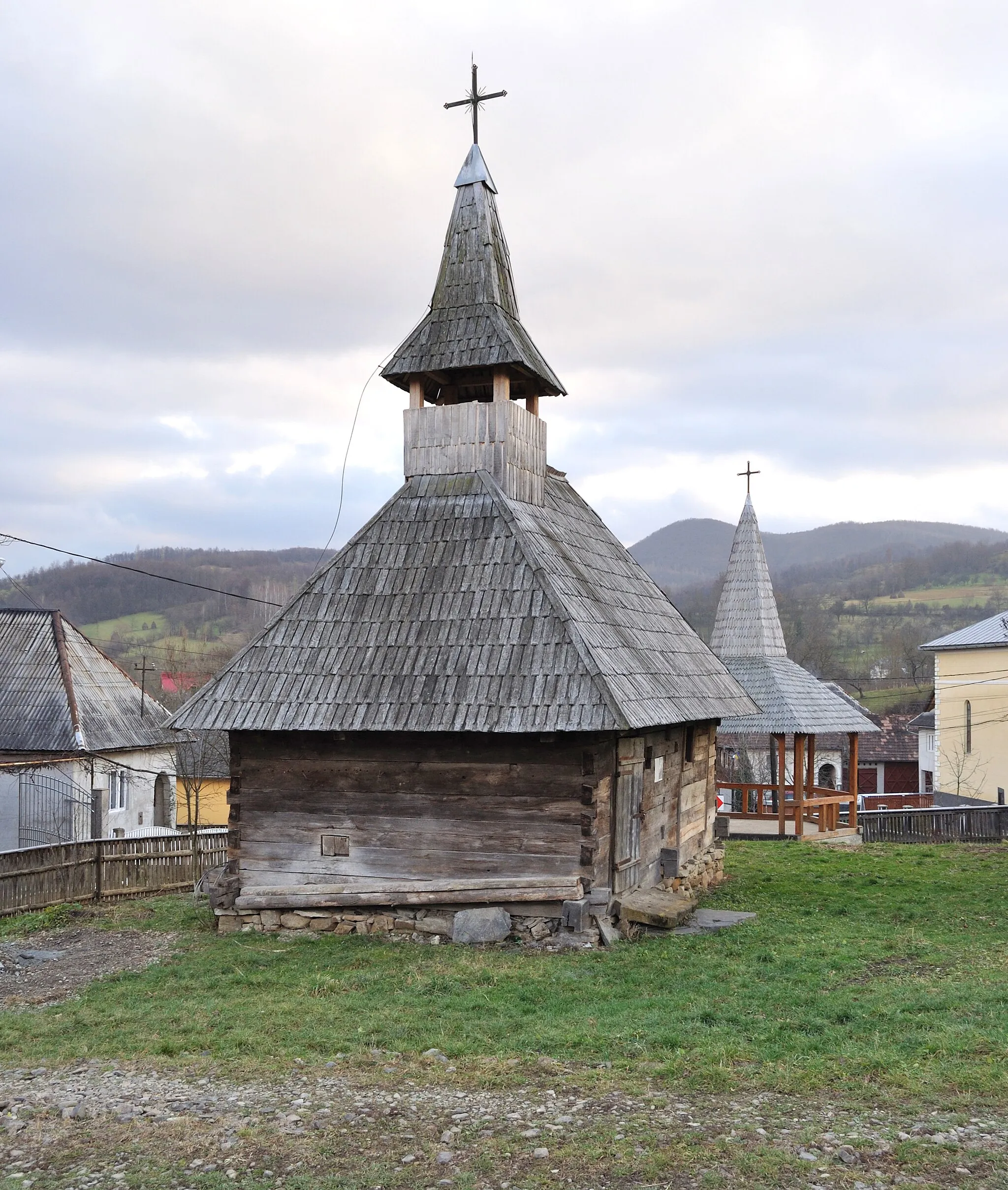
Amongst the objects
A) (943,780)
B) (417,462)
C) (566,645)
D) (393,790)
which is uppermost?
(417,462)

* * *

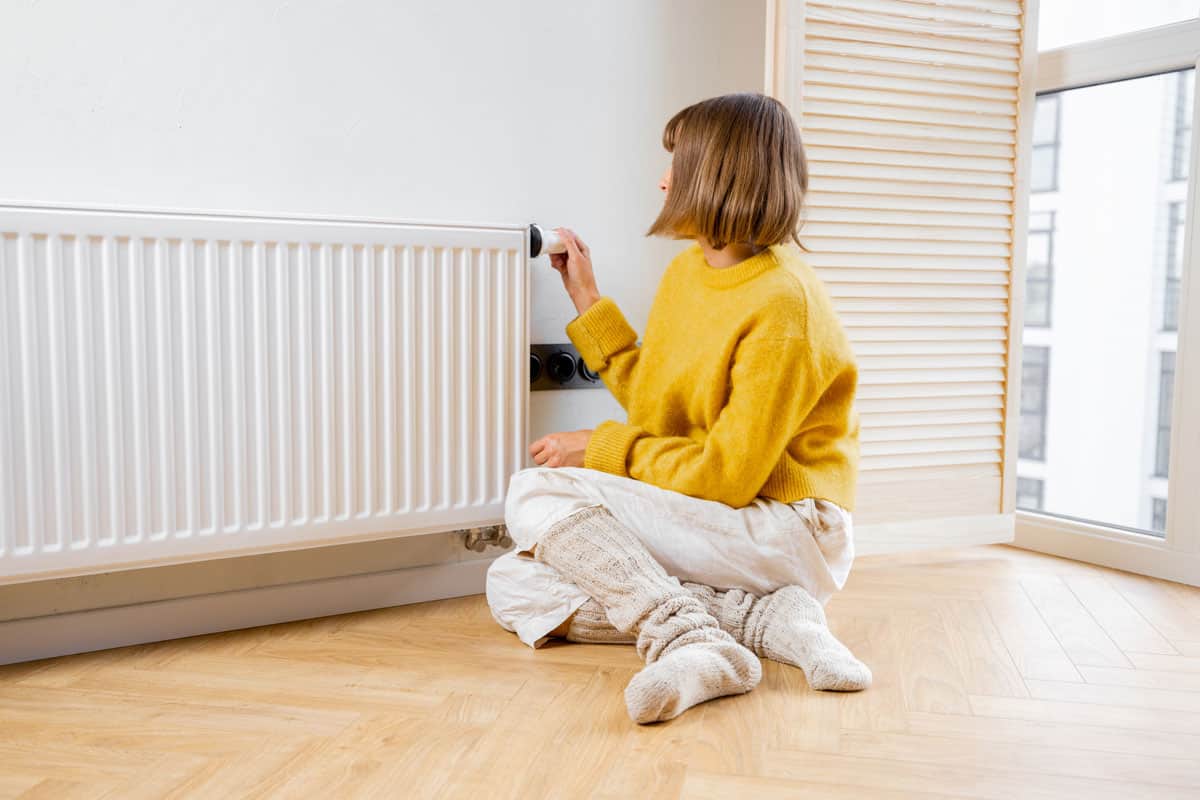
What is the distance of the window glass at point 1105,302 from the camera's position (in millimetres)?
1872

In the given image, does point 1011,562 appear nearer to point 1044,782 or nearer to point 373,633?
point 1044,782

What is needed:
Locate every line in the items above that contains the word "point", and reproduce each such line in full.

Finished answer:
What is the distance of the window glass at point 1105,302 from the camera's position (in millimetres)?
In the given image, does point 1011,562 appear nearer to point 1044,782 or nearer to point 373,633?
point 1044,782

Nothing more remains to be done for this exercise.